Les cartables sont toujours aussi lourds

Deux semaines après la rentrée scolaire, le problème du poids des cartables n’est toujours pas résolu dans certaines écoles.

Maintes fois décrié, les élèves souffrent de ce fléau malgré les efforts de certains établissements.
Les instructions du ministre de l’Éducation nationale, Abdelhakim Belabed, relatives à la nécessité de l’allègement du poids du cartable, sont diversement appliquées à travers les établissements scolaires à Oran.
Si dans certaines écoles, des efforts ont été consentis pour alléger le poids du cartable, dans d’autres établissements scolaires, les directives du ministre de l’éducation nationale ne sont pas respectées.
Les parents d’élèves s’alarment sur ce fléau et réclament « des enquêtes pour vérifier l’application des instructions du ministre de l’Éducation nationale dans les établissements scolaires ».
Nihad, 8 ans, est une élève de troisième année dans une école primaire à Bir El Djir.
Son cartable est très lourd. Il contient 13 cahiers et deux manuels. Elle se plaint de mal de dos. Ses parents ne savent plus à quel saint se vouer.
«Un sac trop lourd est source d’inconfort au quotidien, c’est fatigant et l’enfant peut adopter des postures de compensation en se penchant sur le côté par exemple avec un sac en bandoulière sur une épaule », alerte sa mère qui est médecin.
Nihad se plaint de douleurs de dos et au niveau de l’épaule, ce qui n’a rien d’anodin, et d’autant plus chez une enfant en pleine croissance.
«Pour une meilleure organisation, il est possible de faire chaque matin, une liste de tout ce dont l’élève a besoin durant la journée, pour qu’il n’apporte que les fournitures nécessaires et rien d’autre», estime sa mère.
Pourtant, plusieurs instructions ont été données par le ministre de l’Éducation nationale pour alléger le poids des cartables « en application des instructions du Président de la République, M. Abdelmadjid Tebboune.
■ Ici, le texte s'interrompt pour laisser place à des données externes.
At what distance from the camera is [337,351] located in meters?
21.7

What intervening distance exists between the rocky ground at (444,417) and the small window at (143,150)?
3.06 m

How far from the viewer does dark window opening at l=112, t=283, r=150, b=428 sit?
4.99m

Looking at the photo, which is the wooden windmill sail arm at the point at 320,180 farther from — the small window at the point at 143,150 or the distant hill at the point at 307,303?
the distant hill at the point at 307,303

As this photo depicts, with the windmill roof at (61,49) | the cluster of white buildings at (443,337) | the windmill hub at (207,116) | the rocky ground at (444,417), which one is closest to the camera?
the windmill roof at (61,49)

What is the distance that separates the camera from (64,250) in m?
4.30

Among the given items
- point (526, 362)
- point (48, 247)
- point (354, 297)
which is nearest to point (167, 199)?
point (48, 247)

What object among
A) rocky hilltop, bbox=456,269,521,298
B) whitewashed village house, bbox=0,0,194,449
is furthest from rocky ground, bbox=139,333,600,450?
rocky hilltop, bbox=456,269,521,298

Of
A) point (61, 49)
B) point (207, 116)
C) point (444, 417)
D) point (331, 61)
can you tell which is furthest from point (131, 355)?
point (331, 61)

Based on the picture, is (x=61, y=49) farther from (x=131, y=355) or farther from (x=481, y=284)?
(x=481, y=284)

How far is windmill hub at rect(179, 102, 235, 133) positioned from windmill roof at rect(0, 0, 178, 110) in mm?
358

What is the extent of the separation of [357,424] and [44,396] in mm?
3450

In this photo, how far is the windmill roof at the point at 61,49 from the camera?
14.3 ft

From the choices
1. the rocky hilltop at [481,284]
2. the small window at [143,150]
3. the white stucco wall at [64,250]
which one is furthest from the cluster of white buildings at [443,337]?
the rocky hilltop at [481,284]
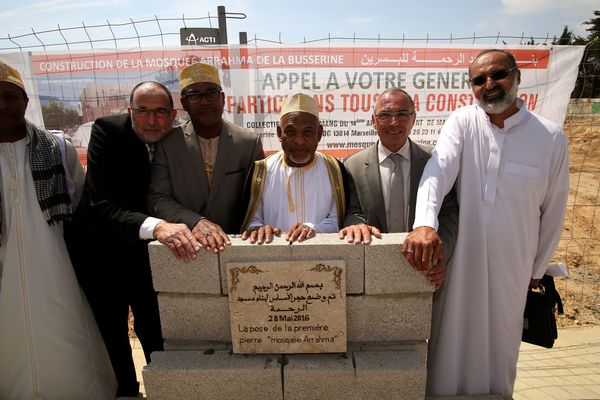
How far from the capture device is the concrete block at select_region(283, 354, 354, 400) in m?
2.00

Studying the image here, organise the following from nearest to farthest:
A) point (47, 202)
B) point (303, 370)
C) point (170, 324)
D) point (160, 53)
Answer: point (303, 370), point (170, 324), point (47, 202), point (160, 53)

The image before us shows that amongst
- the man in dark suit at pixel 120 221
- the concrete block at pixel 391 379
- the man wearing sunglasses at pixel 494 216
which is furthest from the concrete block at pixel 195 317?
the man wearing sunglasses at pixel 494 216

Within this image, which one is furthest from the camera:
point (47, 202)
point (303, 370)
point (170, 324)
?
point (47, 202)

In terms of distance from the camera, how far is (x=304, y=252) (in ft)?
6.56

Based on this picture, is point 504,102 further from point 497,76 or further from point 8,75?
point 8,75

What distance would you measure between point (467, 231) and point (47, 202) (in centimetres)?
268

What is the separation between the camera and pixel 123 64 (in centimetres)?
420

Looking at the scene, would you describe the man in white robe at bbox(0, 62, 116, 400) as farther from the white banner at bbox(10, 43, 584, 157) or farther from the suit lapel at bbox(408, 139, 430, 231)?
the suit lapel at bbox(408, 139, 430, 231)

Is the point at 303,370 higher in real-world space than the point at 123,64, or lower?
lower

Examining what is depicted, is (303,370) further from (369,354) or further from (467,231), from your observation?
(467,231)

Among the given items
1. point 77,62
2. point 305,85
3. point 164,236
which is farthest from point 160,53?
point 164,236

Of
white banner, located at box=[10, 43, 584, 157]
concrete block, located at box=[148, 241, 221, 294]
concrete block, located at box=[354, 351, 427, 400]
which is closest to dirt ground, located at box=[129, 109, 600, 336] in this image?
white banner, located at box=[10, 43, 584, 157]

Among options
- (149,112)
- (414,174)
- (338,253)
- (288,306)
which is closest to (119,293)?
(149,112)

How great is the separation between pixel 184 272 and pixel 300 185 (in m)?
0.88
Les écoliers de la 1ère à la 3è année primaire doivent, par exemple, bénéficier d’un double exemplaire de manuels scolaires, l’un qui reste à l’école et l’autre à la maison.
Le ministre a aussi ordonné que les écoles primaires soient dotées d’armoires pour ranger les manuels. «Il y a un poids à ne pas dépasser: il correspond à 10% du poids de l’enfant. Si l’enfant pèse 30 kg, le sac qu’il transporte doit donc peser trois au maximum», conseille le médecin.
Le calcul est simple, pourtant les sacs à dos et cartables restent bien trop lourds.